- _Exercise description_: Quote every line of the listing below word for word.

(Dataset listing)
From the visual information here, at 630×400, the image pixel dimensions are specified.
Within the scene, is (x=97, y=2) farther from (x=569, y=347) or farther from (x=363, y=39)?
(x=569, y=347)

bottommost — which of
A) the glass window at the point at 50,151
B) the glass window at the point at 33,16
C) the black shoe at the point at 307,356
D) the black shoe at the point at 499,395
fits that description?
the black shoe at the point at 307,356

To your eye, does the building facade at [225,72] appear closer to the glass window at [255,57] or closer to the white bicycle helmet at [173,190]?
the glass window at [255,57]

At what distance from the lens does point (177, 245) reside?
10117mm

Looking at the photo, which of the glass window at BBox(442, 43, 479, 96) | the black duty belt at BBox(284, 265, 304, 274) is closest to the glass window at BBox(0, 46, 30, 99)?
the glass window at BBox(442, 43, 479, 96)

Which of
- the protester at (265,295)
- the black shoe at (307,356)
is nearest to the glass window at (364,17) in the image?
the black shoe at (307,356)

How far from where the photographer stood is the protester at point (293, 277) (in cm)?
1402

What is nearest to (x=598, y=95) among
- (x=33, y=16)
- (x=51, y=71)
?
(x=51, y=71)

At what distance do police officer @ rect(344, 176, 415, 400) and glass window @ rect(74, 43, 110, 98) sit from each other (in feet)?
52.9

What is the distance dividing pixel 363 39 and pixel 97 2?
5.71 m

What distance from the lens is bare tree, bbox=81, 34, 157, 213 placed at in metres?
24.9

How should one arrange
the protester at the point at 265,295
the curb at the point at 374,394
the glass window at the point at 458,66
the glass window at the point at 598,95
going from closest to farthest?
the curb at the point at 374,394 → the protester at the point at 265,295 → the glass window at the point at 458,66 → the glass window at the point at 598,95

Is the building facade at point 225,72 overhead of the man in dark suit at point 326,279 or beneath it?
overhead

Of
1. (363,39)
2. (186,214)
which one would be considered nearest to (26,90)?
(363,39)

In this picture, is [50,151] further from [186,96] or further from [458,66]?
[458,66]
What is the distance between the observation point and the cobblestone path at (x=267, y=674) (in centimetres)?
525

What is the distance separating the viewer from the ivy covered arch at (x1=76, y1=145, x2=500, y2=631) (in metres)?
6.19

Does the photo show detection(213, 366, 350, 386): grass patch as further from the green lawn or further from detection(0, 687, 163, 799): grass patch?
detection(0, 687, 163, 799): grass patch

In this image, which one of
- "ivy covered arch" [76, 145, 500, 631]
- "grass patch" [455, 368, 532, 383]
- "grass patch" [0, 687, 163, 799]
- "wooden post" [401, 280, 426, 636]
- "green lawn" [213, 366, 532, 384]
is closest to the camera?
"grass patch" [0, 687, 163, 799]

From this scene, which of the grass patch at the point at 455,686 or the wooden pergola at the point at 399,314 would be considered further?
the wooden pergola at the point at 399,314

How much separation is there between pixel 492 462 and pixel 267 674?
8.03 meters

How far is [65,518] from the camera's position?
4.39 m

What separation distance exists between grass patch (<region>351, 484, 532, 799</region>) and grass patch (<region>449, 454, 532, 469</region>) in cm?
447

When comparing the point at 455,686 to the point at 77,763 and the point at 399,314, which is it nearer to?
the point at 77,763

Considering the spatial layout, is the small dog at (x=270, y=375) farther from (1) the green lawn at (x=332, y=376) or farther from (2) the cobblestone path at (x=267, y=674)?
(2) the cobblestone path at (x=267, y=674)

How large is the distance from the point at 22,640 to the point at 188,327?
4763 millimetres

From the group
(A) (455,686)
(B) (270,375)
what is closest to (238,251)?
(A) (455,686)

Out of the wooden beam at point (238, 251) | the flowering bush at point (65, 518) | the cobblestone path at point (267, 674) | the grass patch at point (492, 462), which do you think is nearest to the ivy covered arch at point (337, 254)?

- _Result_:
From the visual information here, at 630×400, the image pixel dimensions are specified.
Within the scene, is (x=97, y=2) farther from (x=569, y=347) or farther from (x=363, y=39)?
(x=569, y=347)

bottommost — which of
A) the glass window at the point at 50,151
B) the glass window at the point at 33,16
C) the black shoe at the point at 307,356
D) the black shoe at the point at 499,395
fits that description?
the black shoe at the point at 307,356

To your eye, does the building facade at [225,72] appear closer to the glass window at [255,57] or closer to the white bicycle helmet at [173,190]?
the glass window at [255,57]

At what distance from the lens does point (177, 245) reside?
10117mm

Looking at the photo, which of the glass window at BBox(442, 43, 479, 96) | the black duty belt at BBox(284, 265, 304, 274) is closest to the glass window at BBox(0, 46, 30, 99)?
the glass window at BBox(442, 43, 479, 96)

Which of
- the protester at (265,295)
- the black shoe at (307,356)
is nearest to the glass window at (364,17) in the image?
the black shoe at (307,356)

How far from where the photographer stood is the protester at point (293, 277) (in cm)?
1402

What is nearest to (x=598, y=95) among
- (x=33, y=16)
- (x=51, y=71)
?
(x=51, y=71)

At what distance do police officer @ rect(344, 176, 415, 400) and glass window @ rect(74, 43, 110, 98) sit from each other (in feet)?
52.9

What is the distance dividing pixel 363 39 and pixel 97 2?
5.71 m

What distance from the lens is bare tree, bbox=81, 34, 157, 213 placed at in metres?
24.9

How should one arrange
the protester at the point at 265,295
the curb at the point at 374,394
the glass window at the point at 458,66
the glass window at the point at 598,95
going from closest to farthest?
the curb at the point at 374,394 → the protester at the point at 265,295 → the glass window at the point at 458,66 → the glass window at the point at 598,95

Is the building facade at point 225,72 overhead of the man in dark suit at point 326,279 or beneath it?
overhead

Of
1. (363,39)
2. (186,214)
which one would be considered nearest to (26,90)?
(363,39)

In this picture, is [50,151] further from [186,96] or further from [458,66]?
[458,66]
What is the distance between the observation point and the cobblestone path at (x=267, y=674) (in centimetres)?
525

What is the distance separating the viewer from the ivy covered arch at (x1=76, y1=145, x2=500, y2=631) (in metres)?
6.19

Does the photo show detection(213, 366, 350, 386): grass patch as further from the green lawn or further from detection(0, 687, 163, 799): grass patch?
detection(0, 687, 163, 799): grass patch

In this image, which one of
- "ivy covered arch" [76, 145, 500, 631]
- "grass patch" [455, 368, 532, 383]
- "grass patch" [0, 687, 163, 799]
- "wooden post" [401, 280, 426, 636]
- "green lawn" [213, 366, 532, 384]
is closest to the camera?
"grass patch" [0, 687, 163, 799]

From this scene, which of the grass patch at the point at 455,686 or the wooden pergola at the point at 399,314 would be considered further?
the wooden pergola at the point at 399,314

How much separation is there between pixel 492 462 and pixel 267 674?
8.03 meters

How far is [65,518] from the camera's position?
4.39 m

What separation distance exists between grass patch (<region>351, 484, 532, 799</region>) and grass patch (<region>449, 454, 532, 469</region>) in cm?
447

When comparing the point at 455,686 to the point at 77,763 and the point at 399,314, which is it nearer to?
the point at 77,763

Considering the spatial layout, is the small dog at (x=270, y=375) farther from (1) the green lawn at (x=332, y=376) or farther from (2) the cobblestone path at (x=267, y=674)?
(2) the cobblestone path at (x=267, y=674)

How large is the distance from the point at 22,640 to the point at 188,327?
4763 millimetres

From the group
(A) (455,686)
(B) (270,375)
what is closest to (238,251)?
(A) (455,686)

Out of the wooden beam at point (238, 251) | the flowering bush at point (65, 518) | the cobblestone path at point (267, 674) | the grass patch at point (492, 462), which do you think is nearest to the ivy covered arch at point (337, 254)?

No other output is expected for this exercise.